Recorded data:
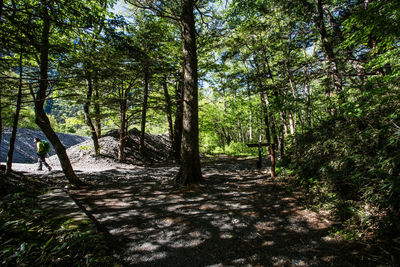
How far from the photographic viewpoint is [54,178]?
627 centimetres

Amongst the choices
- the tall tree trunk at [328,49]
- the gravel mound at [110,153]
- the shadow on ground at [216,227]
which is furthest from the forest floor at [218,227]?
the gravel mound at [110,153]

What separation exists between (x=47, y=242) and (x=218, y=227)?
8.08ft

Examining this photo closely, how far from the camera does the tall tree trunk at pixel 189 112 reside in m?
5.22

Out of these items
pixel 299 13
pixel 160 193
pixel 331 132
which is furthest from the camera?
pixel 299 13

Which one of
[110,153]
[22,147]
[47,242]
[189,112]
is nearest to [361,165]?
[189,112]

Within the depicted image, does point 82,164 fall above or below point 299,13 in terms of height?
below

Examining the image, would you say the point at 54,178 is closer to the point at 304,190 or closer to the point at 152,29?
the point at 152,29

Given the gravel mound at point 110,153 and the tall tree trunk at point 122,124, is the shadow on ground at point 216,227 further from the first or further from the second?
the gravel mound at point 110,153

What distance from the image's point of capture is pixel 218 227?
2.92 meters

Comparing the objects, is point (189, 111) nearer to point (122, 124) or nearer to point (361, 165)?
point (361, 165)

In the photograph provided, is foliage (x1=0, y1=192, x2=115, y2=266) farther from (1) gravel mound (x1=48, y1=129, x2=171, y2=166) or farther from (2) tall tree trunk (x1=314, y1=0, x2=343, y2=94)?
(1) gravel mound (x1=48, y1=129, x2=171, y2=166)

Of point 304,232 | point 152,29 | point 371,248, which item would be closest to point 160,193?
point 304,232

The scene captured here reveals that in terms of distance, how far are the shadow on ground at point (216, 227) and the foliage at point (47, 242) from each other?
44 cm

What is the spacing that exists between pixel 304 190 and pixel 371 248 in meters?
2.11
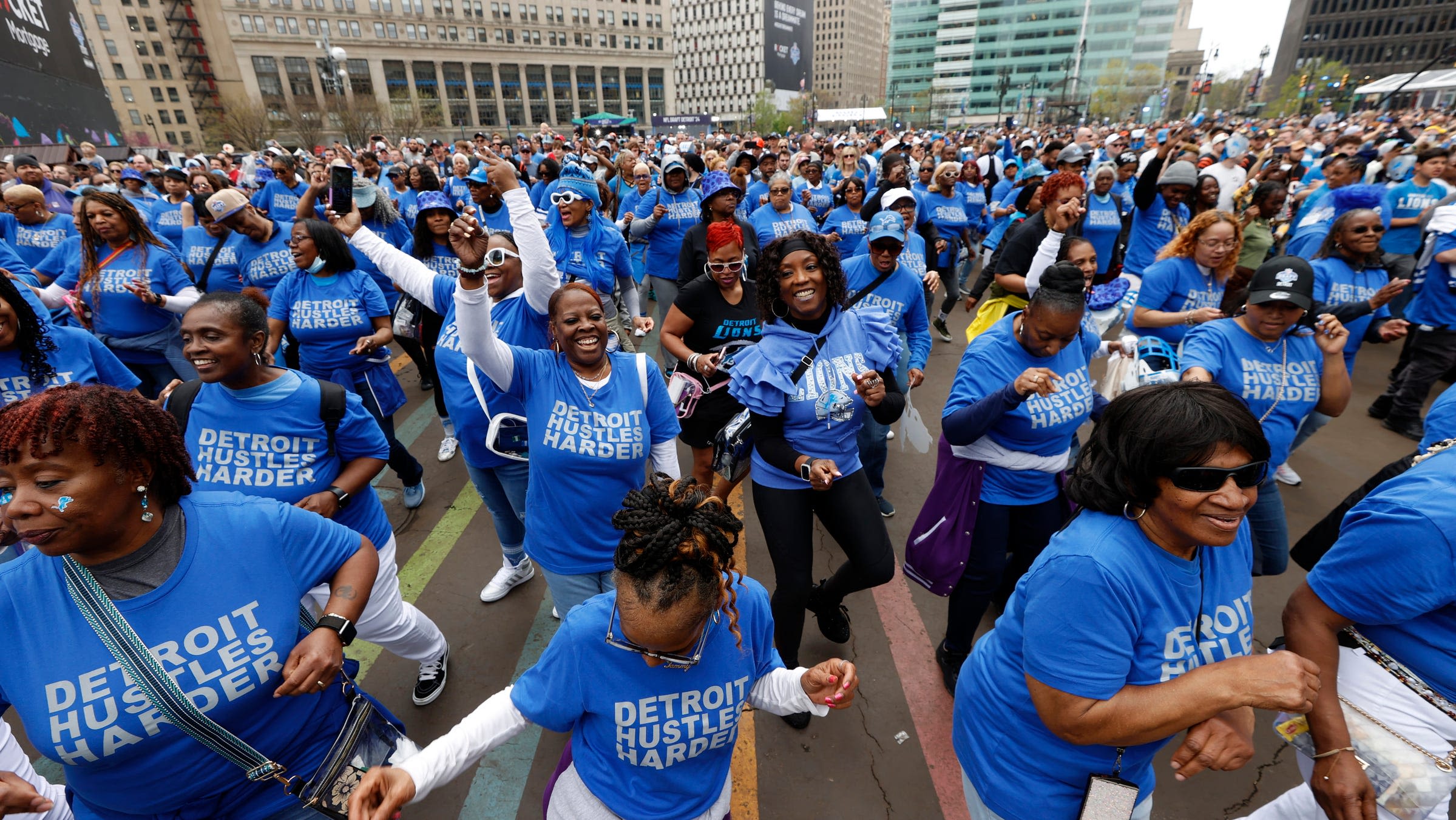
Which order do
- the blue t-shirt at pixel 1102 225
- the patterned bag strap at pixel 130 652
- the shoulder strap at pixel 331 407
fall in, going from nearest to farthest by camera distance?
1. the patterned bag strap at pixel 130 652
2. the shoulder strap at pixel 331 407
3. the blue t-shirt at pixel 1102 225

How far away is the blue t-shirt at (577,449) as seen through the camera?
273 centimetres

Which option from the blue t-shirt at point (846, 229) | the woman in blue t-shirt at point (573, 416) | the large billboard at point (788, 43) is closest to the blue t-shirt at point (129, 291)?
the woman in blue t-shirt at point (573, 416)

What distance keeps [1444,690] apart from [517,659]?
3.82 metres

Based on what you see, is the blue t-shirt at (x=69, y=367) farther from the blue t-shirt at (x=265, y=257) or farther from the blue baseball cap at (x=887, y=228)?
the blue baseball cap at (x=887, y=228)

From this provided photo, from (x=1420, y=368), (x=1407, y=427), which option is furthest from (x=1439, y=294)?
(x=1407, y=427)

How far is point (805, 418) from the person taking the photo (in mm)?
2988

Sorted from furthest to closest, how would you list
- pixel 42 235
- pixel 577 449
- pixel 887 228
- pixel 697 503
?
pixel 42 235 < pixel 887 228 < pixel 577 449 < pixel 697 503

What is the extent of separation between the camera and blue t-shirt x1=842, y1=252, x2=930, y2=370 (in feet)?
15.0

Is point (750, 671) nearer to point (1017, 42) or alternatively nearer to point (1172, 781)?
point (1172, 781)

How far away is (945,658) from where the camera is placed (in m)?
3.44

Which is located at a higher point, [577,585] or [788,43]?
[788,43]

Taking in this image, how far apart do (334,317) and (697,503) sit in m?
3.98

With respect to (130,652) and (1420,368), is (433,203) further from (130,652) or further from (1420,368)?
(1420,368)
--
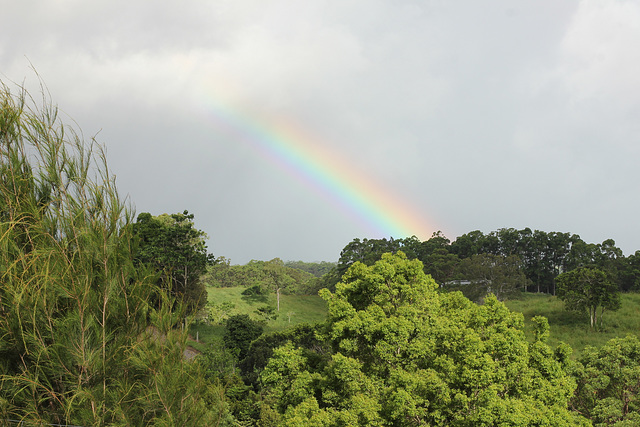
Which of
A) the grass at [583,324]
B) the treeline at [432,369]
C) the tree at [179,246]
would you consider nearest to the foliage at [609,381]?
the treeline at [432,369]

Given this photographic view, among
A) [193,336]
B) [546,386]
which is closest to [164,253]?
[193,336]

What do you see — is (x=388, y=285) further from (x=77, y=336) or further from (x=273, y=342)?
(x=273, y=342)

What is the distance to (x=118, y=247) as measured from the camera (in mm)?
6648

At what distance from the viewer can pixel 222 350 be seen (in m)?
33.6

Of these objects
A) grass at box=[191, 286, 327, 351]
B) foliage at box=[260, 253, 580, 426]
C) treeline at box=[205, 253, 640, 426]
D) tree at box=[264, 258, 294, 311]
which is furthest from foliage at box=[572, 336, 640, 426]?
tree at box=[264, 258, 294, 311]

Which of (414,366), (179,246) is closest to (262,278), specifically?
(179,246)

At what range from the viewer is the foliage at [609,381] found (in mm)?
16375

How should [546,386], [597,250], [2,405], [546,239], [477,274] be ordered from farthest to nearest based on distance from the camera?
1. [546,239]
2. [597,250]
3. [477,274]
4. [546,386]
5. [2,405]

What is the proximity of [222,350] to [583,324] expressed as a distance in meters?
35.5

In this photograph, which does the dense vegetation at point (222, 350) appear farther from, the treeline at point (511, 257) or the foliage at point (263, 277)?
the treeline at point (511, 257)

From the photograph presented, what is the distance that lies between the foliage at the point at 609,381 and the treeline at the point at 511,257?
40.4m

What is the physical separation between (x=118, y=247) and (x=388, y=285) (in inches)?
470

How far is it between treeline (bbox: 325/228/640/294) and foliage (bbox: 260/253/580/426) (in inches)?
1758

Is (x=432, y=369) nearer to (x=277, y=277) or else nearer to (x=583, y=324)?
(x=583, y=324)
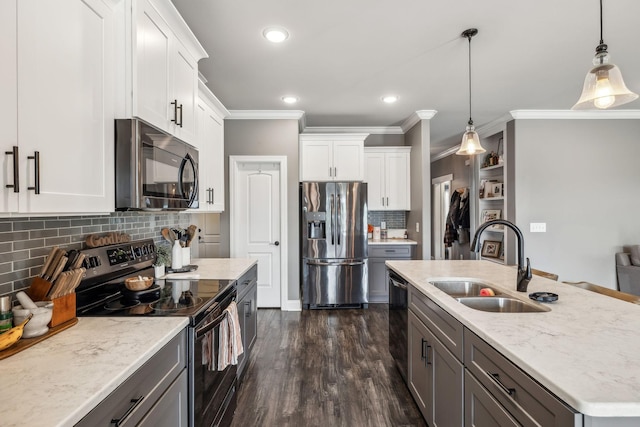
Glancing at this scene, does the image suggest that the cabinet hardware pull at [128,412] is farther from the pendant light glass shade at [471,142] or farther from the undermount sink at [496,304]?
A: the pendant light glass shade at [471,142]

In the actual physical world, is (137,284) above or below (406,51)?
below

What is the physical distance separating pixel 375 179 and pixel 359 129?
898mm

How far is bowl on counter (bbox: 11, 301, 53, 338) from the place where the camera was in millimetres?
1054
* * *
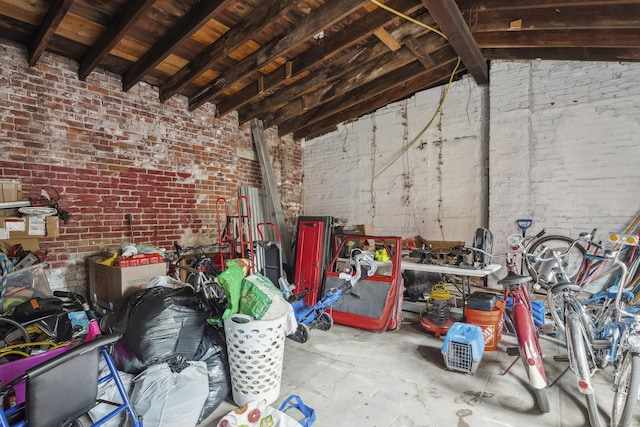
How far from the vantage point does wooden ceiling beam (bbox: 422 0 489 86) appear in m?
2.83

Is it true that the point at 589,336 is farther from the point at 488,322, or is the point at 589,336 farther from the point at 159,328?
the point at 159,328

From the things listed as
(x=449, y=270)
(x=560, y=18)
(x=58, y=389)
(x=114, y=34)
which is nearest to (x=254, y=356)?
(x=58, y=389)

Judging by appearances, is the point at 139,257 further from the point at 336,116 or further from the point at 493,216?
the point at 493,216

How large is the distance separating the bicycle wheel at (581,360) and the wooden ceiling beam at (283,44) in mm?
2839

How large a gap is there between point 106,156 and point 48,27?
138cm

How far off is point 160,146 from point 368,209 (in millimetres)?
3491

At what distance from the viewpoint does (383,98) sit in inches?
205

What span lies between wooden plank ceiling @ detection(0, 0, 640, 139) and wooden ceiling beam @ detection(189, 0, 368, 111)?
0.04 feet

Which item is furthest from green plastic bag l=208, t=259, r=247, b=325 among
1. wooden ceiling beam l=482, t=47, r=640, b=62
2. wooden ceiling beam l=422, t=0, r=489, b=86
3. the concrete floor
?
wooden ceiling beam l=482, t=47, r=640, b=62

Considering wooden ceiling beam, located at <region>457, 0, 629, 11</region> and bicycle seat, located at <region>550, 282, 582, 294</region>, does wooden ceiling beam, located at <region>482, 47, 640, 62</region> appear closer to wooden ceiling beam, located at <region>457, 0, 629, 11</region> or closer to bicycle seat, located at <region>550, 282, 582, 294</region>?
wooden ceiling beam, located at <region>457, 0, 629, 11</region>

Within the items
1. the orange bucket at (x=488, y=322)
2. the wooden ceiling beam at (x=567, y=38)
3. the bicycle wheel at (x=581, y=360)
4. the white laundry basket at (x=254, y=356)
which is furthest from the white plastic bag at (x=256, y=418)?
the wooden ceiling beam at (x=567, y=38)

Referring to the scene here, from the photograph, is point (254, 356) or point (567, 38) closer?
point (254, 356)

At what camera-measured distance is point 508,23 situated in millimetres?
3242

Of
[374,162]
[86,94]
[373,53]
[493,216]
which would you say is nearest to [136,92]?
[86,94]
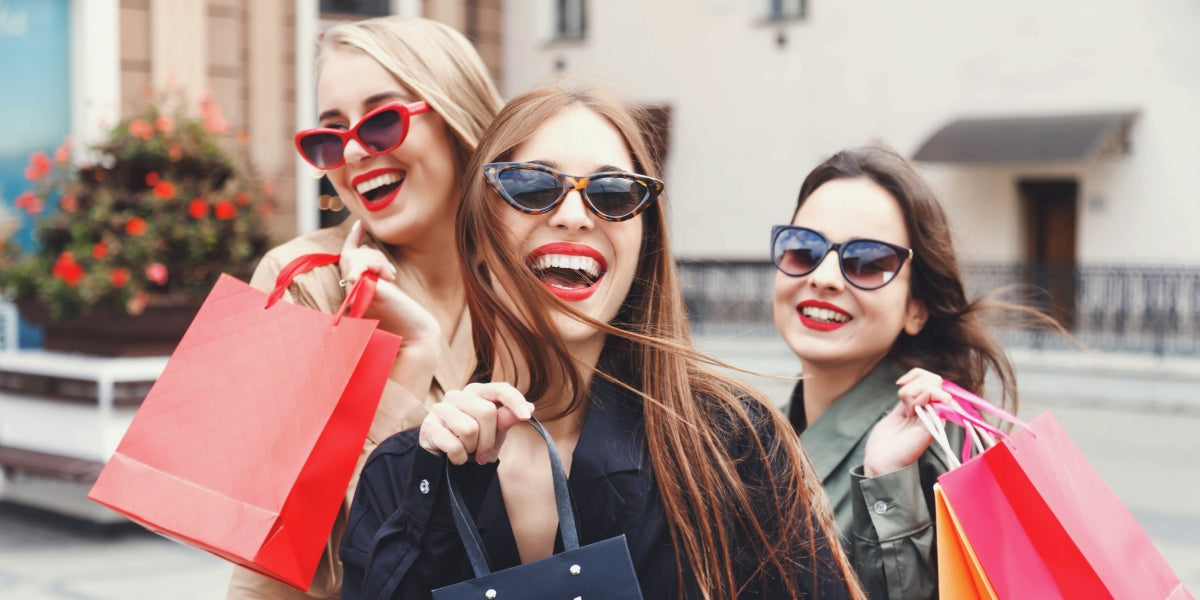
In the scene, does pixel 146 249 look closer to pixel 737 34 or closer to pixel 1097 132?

__DIRECTIONS FOR THIS TASK__:
Extract each line of the entries above that contains the word "blue", and copy those lines unchanged.

__ANSWER TO THE PROBLEM__:
- the blue t-shirt at pixel 1102 225
3. the blue t-shirt at pixel 1102 225
How far away is the blue t-shirt at (577,449) as seen through the camera?
Which option from the blue t-shirt at point (846, 229) | the woman in blue t-shirt at point (573, 416) | the large billboard at point (788, 43) is closest to the blue t-shirt at point (129, 291)?
the woman in blue t-shirt at point (573, 416)
Based on what you see, is the blue t-shirt at (x=69, y=367) farther from the blue t-shirt at (x=265, y=257) or farther from the blue baseball cap at (x=887, y=228)?
the blue baseball cap at (x=887, y=228)
What is the extent of separation between the camera and blue t-shirt x1=842, y1=252, x2=930, y2=370 (in feet)?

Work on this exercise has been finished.